LA LEGGE DELLA STRADA
TRA ESALTATI E MANGANELLATORI
1 – Non si attaccano poliziotti e carabinieri. Sono persone al servizio della comunità. Nessun Paese, anche ad alto tasso di democrazia, può tollerare che avvenga. 2 – Non si colpiscono a manganellate, né in altro modo, i manifestanti inermi, tanto più se minorenni. Solo un Paese a basso tasso di democrazia può permettere che questo avvenga.
Non mi sembra che il punto 1 escluda il punto 2, e viceversa. Entrambe le affermazioni dovrebbero e potrebbero essere sottoscritte da chiunque – esclusi gli esaltati e i manganellatori. Ed è entro gli argini del punto 1 e del punto 2 che ogni discussione sensata dovrebbe avvenire. Ma non avviene. Quasi tutte le dichiarazioni politiche nel merito (le parole di Schlein di ieri tra le poche eccezioni) vedono solo il punto 1 oppure solo il punto 2. Come se non esistesse, nel mezzo, una zona grigia dentro la quale, anche se non è semplice, tocca fare i conti con entrambi i princìpi (rispetto della polizia, incolumità dei manifestanti e loro diritto di manifestare). Eppure questa zona grigia esiste, e si chiama realtà.

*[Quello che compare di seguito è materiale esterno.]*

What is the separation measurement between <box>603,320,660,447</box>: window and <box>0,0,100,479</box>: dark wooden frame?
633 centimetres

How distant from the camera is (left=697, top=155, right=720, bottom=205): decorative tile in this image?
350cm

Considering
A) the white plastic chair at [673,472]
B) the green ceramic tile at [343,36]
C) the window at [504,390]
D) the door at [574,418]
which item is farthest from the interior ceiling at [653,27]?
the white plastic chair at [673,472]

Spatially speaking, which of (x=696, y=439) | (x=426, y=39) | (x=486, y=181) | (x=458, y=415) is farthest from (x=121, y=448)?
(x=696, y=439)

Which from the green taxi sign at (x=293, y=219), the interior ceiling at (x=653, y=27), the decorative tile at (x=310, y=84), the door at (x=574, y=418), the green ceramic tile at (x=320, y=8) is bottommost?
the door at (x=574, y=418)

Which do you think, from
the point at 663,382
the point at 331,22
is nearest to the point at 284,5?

Si chiama strada.
È ciò che si verifica – la realtà – ogni volta che un cordone di polizia fronteggia un gruppo di manifestanti, e nel corpo a corpo qualcuno, da entrambe le parti, cerca le parole e i gesti utili per non fare degenerare la situazione; mentre altri, da entrambe le parti, cercano un pretesto per menare. Chi si limita a esaltare il diritto di manifestare, o si accontenta di dire che la polizia ha sempre ragione, apre bocca solo per far contenta la sua claque (come Tajani, buon ultimo, che riciccia la storia dei “figli di papà contro i figli del popolo”, per la serie “i cavoli a merenda”). Ma non dice niente di nuovo. E dice molto di vecchio.